DLScanner: A parameter space scanner package assisted by deep learning methods

TL;DR

DLScanner tackles the challenge of efficiently exploring high-dimensional BSM parameter spaces by fusing similarity learning with VEGAS adaptive sampling in an iterative, feedback-driven loop. It supports both DL regressors and classifiers (including MLP and SL) to map sampling spaces to target regions, with VEGAS concentrating samples where they matter most. The MSSM case demonstrates faster convergence when using SL or MLP classifiers with VEGAS compared to random sampling, and highlights the robustness and generality of the approach across tools such as SPheno and micrOMEGAs. This framework offers a practical, open-source path to accelerate parameter-space investigations with large, expensive-to-evaluate observables, enabling more efficient and comprehensive explorations of BSM theories.

Abstract

In this paper, we introduce a scanner package enhanced by deep learning (DL) techniques. The proposed package addresses two significant challenges associated with previously developed DL-based methods: slow convergence in high-dimensional scans and the limited generalization of the DL network when mapping random points to the target space. To tackle the first issue, we utilize a similarity learning network that maps sampled points into a representation space. In this space, in-target points are grouped together while out-target points are effectively pushed apart. This approach enhances the scan convergence by refining the representation of sampled points. The second challenge is mitigated by integrating a dynamic sampling strategy. Specifically, we employ a VEGAS mapping to adaptively suggest new points for the DL network while also improving the mapping when more points are collected. Our proposed framework demonstrates substantial gains in both performance and efficiency compared to other scanning methods.

Figures (6)

• Figure 1: Charts for the iterative processes used for the regressor (left) and the classifier (right). Black arrows indicate the main predict-train loop, green arrows indicate places where random input is required, orange arrows mark the parts where we collect the output dataset and blue arrows highlight where VEGAS mapping is trained and used to suggest new points.
• Figure 2: Schematic representation of similarity learning within the scanning loop. During training, the network maps sampled points that satisfy the constraints to a different region of the representation space than those that do not. Once the representation space is structured, it can then be used to predict points that are very close to the target region.
• Figure 3: Collected samples for the function $O_\text{3d}$ as described in the text. In the left, the total of samples collected in and out of target are displayed (90 000 points, opacity of each point is 0.2).
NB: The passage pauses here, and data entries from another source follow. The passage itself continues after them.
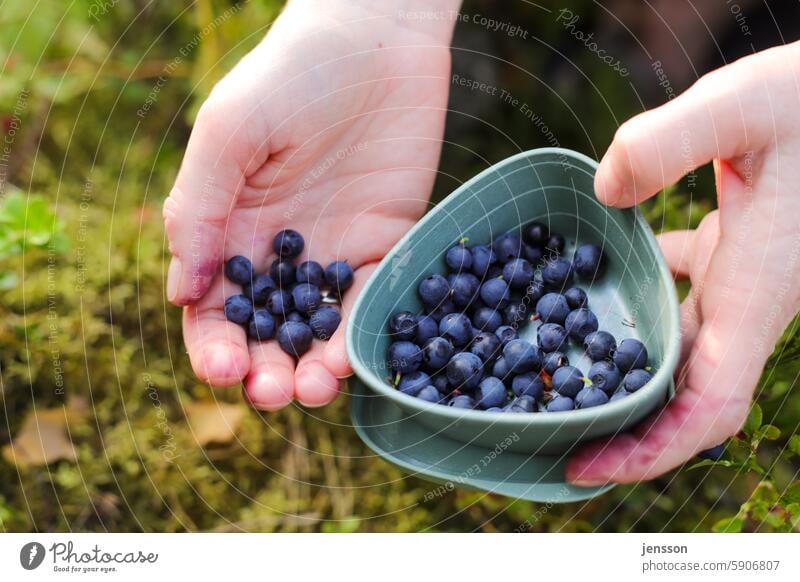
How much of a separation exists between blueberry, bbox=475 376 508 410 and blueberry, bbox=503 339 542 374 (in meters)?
0.03

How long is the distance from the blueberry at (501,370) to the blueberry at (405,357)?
9 cm

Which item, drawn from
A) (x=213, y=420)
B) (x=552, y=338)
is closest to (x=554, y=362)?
(x=552, y=338)

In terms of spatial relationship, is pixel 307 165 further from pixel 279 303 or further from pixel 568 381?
pixel 568 381

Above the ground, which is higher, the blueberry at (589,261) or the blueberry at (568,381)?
the blueberry at (589,261)

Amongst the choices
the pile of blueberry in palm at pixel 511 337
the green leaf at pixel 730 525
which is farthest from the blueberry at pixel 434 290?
the green leaf at pixel 730 525

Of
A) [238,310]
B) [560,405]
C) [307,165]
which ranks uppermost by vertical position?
[307,165]

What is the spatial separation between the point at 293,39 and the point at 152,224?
55 centimetres

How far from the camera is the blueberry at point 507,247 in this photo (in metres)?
1.12

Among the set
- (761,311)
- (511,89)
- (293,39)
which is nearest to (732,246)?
(761,311)

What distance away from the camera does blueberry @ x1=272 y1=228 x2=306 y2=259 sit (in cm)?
118

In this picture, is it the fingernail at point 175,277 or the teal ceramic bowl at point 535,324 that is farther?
the fingernail at point 175,277

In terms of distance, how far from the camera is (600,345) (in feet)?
3.32

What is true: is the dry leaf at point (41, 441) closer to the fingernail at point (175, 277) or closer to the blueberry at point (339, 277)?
the fingernail at point (175, 277)

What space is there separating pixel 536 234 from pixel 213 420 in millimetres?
622
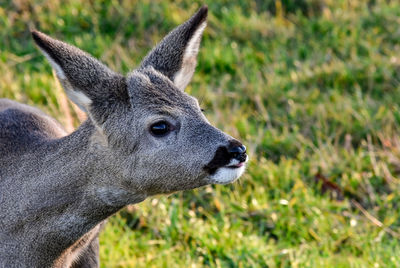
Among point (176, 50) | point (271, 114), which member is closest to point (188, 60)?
point (176, 50)

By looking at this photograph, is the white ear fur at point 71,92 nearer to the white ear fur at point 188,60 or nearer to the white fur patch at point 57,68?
the white fur patch at point 57,68

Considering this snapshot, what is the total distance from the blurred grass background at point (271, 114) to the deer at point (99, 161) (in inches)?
22.4

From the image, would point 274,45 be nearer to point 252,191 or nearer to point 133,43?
point 133,43

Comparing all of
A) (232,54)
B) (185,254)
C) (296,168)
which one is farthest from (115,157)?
(232,54)

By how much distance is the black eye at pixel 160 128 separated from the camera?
428cm

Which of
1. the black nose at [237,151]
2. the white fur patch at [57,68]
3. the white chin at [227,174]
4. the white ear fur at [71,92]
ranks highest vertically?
the white fur patch at [57,68]

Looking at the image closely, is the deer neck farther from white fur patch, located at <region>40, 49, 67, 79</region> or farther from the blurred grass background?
the blurred grass background

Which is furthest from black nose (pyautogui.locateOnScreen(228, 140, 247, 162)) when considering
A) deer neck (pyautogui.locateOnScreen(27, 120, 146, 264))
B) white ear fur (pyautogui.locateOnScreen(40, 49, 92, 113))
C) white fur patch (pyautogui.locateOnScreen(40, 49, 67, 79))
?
white fur patch (pyautogui.locateOnScreen(40, 49, 67, 79))

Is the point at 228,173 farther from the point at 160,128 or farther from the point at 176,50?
the point at 176,50

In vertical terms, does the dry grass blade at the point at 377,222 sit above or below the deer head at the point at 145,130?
below

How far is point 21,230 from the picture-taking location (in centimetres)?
458

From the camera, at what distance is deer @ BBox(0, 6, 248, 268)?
4.22 m

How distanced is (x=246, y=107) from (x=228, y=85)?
52cm

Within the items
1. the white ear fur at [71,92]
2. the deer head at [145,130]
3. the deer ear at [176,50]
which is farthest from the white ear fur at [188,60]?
the white ear fur at [71,92]
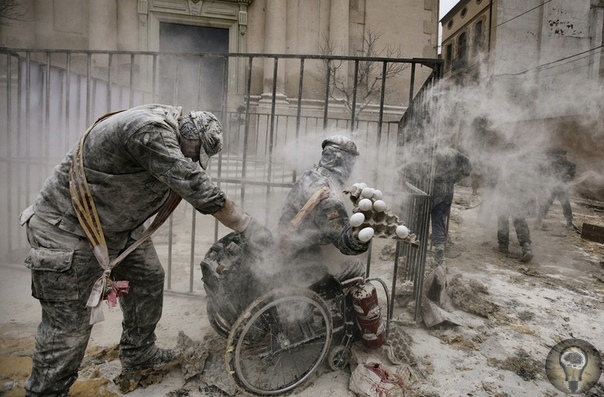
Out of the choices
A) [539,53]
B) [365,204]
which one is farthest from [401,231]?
[539,53]

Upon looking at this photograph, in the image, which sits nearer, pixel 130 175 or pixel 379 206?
pixel 379 206

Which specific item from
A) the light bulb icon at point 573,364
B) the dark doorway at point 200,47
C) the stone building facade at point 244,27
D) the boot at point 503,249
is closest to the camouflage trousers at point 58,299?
the light bulb icon at point 573,364

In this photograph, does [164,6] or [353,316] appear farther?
[164,6]

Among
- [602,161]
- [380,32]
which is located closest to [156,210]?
[380,32]

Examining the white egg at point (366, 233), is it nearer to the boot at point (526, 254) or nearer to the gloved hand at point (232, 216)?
the gloved hand at point (232, 216)

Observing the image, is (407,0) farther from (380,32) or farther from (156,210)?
(156,210)

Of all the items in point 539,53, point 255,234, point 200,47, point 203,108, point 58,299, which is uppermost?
point 539,53

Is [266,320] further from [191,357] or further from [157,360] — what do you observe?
[157,360]

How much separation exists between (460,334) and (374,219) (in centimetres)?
238

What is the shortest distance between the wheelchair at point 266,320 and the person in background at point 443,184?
3.66 meters

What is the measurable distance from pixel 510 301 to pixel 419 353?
6.93ft

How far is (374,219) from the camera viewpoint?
87.2 inches

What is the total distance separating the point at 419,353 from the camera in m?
3.42

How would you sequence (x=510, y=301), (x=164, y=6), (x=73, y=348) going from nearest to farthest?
(x=73, y=348) → (x=510, y=301) → (x=164, y=6)
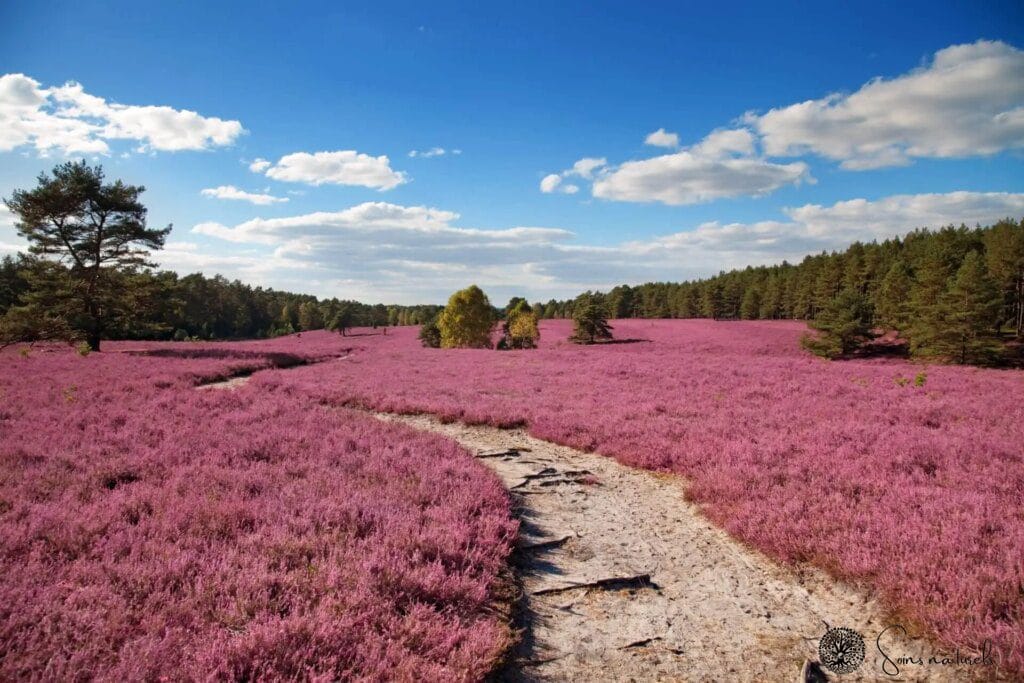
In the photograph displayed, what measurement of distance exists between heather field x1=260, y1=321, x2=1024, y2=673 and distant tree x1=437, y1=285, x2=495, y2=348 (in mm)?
33447

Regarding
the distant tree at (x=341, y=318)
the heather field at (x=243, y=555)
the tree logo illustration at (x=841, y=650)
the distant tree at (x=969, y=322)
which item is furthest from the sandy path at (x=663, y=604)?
the distant tree at (x=341, y=318)

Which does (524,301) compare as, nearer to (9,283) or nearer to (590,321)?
(590,321)

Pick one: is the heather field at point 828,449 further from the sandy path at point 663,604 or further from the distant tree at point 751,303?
the distant tree at point 751,303

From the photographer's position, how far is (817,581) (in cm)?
535

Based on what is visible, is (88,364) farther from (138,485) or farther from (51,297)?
(138,485)

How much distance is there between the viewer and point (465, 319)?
55.2m

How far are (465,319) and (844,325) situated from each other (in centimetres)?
3630

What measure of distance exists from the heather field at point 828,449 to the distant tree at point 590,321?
110ft

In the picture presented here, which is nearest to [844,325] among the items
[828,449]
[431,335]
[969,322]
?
[969,322]

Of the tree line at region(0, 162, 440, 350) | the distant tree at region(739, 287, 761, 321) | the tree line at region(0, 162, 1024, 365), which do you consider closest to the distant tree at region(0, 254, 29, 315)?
the tree line at region(0, 162, 1024, 365)

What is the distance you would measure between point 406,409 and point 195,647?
11.5 metres

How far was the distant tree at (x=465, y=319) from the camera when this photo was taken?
55.2 m

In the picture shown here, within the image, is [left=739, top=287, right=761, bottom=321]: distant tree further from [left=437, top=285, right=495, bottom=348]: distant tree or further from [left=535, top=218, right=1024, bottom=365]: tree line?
[left=437, top=285, right=495, bottom=348]: distant tree

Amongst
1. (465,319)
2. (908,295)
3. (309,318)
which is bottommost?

In the right, only the samples collected in target are displayed (17 000 points, opacity of each point is 0.5). The points in the left correspond to the points that were selected by the network and ultimately passed to $O_\text{3d}$.
• Figure 4: Progression of reduction of samples in the process used here. The leftmost panel corresponds to the distribution of points generated when using VEGAS map for a total of $10^6$ points (opacity of each point is 0.1). The panel in the middle corresponds the filter using the network to predict which points are either in- or out-target and selecting only $10^4$ points (opacity of each point is 0.2). The rightmost panel corresponds to the final points that would be collected as in-target during the step, in this case 5430 points (opacity of each point is 0.2).
• Figure 5: Number of accumulated valid points in terms of number of iterations for different scanning methods. Solid lines represent the VEGAS sampled scan while dashed lines represent the random sampling.